Accelerating CO2 Electroreduction to Multicarbon Products via Synergistic Electric–Thermal Field on Copper Nanoneedles

 

Electrochemical CO2 reduction is a promising way to mitigate CO2 emissions and close the anthropogenic carbon cycle. Among products from CO2RR, multicarbon chemicals, such as ethylene and ethanol with high energy density, are more valuable. However, the selectivity and reaction rate of C2 production are unsatisfactory due to the sluggish thermodynamics and kinetics of C–C coupling.

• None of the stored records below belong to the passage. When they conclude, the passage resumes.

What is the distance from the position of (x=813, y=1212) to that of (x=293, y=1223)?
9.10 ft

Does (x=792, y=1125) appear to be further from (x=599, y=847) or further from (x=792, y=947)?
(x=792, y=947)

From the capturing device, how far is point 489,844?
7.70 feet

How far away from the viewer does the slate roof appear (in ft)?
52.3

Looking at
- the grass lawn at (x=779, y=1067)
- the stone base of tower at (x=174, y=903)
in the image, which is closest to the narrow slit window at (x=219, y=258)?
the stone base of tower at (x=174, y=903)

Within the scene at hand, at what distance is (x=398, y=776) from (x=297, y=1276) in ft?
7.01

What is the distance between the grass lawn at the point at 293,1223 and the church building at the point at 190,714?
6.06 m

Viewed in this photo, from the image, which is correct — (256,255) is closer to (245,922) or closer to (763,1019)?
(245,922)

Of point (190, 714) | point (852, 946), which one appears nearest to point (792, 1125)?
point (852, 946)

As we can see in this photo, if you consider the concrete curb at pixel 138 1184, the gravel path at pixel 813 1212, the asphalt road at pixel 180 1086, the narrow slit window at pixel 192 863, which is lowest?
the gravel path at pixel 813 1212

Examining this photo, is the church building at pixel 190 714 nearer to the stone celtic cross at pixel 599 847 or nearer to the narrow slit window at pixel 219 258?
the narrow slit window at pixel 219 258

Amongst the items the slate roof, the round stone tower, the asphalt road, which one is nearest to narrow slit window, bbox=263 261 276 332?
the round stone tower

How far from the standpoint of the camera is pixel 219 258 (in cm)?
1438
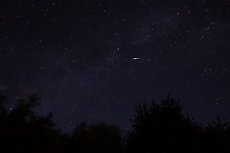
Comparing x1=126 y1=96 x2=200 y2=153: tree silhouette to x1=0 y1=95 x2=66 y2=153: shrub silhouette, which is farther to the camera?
x1=126 y1=96 x2=200 y2=153: tree silhouette

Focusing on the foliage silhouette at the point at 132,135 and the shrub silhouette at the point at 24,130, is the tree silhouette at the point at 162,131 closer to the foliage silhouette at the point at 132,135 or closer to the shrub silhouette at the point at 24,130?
the foliage silhouette at the point at 132,135

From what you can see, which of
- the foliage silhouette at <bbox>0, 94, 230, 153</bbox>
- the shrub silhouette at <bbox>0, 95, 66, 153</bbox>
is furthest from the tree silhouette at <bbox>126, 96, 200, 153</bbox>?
the shrub silhouette at <bbox>0, 95, 66, 153</bbox>

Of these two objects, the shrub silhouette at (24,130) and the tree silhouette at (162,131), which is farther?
the tree silhouette at (162,131)

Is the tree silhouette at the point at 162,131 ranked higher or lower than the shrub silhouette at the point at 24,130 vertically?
higher

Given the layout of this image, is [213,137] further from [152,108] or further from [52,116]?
[52,116]

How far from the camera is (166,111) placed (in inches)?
664

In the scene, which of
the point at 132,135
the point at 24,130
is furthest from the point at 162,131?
the point at 24,130

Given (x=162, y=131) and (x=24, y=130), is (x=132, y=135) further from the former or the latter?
(x=24, y=130)

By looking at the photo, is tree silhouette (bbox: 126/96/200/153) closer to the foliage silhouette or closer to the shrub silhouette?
the foliage silhouette

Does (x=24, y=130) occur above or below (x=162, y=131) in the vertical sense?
below

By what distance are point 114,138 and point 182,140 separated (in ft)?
25.2

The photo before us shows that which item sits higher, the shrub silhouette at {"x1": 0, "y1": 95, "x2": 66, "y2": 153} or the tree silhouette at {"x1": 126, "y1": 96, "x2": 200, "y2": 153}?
the tree silhouette at {"x1": 126, "y1": 96, "x2": 200, "y2": 153}

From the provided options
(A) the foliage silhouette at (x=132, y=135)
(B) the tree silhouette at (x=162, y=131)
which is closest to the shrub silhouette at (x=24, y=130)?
(A) the foliage silhouette at (x=132, y=135)

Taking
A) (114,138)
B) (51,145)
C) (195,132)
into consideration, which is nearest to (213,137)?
(195,132)
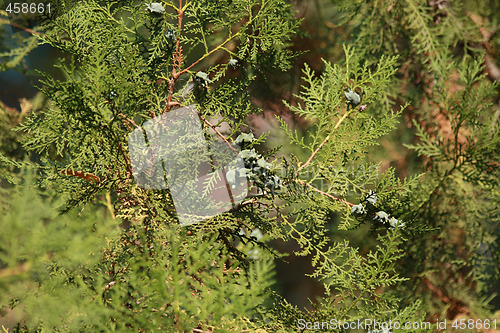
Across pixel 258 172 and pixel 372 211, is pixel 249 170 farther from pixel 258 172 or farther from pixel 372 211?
pixel 372 211

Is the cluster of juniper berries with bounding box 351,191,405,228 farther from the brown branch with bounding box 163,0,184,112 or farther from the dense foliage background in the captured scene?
the brown branch with bounding box 163,0,184,112

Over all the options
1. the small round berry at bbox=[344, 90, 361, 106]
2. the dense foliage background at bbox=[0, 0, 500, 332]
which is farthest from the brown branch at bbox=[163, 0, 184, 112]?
the small round berry at bbox=[344, 90, 361, 106]

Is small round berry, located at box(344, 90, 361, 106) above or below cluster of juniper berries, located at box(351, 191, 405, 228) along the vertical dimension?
above

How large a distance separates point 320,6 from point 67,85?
0.46m

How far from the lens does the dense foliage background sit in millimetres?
260

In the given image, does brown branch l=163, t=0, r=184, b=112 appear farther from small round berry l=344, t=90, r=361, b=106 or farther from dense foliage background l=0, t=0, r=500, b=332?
small round berry l=344, t=90, r=361, b=106

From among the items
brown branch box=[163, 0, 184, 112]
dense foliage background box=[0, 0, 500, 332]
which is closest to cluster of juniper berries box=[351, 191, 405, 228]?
dense foliage background box=[0, 0, 500, 332]

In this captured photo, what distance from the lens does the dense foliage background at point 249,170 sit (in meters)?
0.26

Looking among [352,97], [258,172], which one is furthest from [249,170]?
[352,97]

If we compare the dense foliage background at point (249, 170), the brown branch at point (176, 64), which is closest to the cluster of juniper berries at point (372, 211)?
the dense foliage background at point (249, 170)

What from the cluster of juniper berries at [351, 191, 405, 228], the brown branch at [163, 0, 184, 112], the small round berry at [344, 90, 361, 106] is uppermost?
the brown branch at [163, 0, 184, 112]

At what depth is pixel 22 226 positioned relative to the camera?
0.21m

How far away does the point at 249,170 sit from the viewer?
0.30m

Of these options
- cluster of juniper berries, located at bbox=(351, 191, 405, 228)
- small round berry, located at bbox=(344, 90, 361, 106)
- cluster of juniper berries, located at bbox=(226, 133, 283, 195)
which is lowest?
cluster of juniper berries, located at bbox=(351, 191, 405, 228)
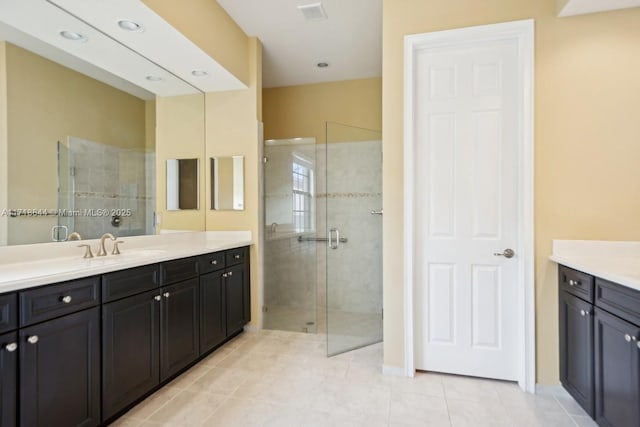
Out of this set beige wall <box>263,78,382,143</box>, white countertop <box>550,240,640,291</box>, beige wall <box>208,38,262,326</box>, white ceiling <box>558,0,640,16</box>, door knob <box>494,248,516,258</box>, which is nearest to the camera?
white countertop <box>550,240,640,291</box>

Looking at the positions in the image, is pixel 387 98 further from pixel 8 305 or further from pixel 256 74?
pixel 8 305

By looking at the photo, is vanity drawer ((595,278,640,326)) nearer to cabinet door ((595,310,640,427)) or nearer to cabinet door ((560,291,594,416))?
cabinet door ((595,310,640,427))

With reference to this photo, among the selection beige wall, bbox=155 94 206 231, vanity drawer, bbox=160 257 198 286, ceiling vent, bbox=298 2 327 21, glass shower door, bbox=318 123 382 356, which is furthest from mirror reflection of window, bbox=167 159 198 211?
ceiling vent, bbox=298 2 327 21

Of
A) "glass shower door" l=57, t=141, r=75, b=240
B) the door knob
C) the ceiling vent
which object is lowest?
the door knob

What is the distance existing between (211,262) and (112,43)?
181 cm

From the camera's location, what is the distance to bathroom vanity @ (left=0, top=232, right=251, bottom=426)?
4.42 ft

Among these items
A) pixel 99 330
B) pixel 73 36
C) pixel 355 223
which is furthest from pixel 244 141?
pixel 99 330

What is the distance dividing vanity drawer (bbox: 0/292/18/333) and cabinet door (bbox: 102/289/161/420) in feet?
1.38

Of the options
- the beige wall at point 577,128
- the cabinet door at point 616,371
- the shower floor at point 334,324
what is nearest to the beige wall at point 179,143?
the shower floor at point 334,324

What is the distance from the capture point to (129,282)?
74.9 inches

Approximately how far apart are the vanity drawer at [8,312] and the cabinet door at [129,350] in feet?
1.38

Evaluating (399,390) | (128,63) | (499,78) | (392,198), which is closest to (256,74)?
(128,63)

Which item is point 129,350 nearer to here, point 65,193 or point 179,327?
point 179,327

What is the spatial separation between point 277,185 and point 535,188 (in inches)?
99.1
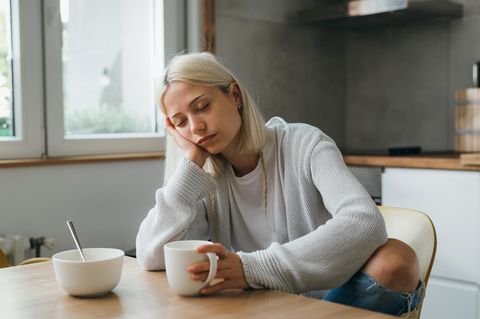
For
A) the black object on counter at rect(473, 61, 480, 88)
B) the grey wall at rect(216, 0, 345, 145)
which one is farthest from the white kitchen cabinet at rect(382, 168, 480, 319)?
the grey wall at rect(216, 0, 345, 145)

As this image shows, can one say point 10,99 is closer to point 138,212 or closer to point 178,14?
point 138,212

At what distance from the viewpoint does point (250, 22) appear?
10.5 feet

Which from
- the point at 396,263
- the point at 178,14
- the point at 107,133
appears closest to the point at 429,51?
the point at 178,14

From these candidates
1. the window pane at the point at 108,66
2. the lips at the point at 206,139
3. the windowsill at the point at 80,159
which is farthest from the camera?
the window pane at the point at 108,66

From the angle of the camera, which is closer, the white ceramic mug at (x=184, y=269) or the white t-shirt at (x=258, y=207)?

The electric field and thermal field have been studied and utilized to promote catalytic reactions, as they can regulate the thermodynamic and kinetic barriers of reactions. Either raising the potential or heating the electrolyte can enhance C–C coupling, but these come at the cost of increasing side reactions, such as the hydrogen evolution reaction. Here, we present a generic strategy to enhance the local electric field and temperature simultaneously and dramatically improve the electric–thermal synergy desired in electrocatalysis. A conformal coating of ∼5 nm of polytetrafluoroethylene significantly improves the catalytic ability of copper nanoneedles (∼7-fold electric field and ∼40 K temperature enhancement at the tips compared with bare copper nanoneedles experimentally), resulting in an improved C2 Faradaic efficiency of over 86% at a partial current density of more than 250 mA cm–2 and a record-high C2 turnover frequency of 11.5 ± 0.3 s–1 Cu site–1. Combined with its low cost and scalability, the electric–thermal strategy for a state-of-the-art catalyst not only offers new insight into improving activity and selectivity of value-added C2 products as we demonstrated but also inspires advances in efficiency and/or selectivity of other valuable electro-/photocatalysis such as hydrogen evolution, nitrogen reduction, and hydrogen peroxide electrosynthesis.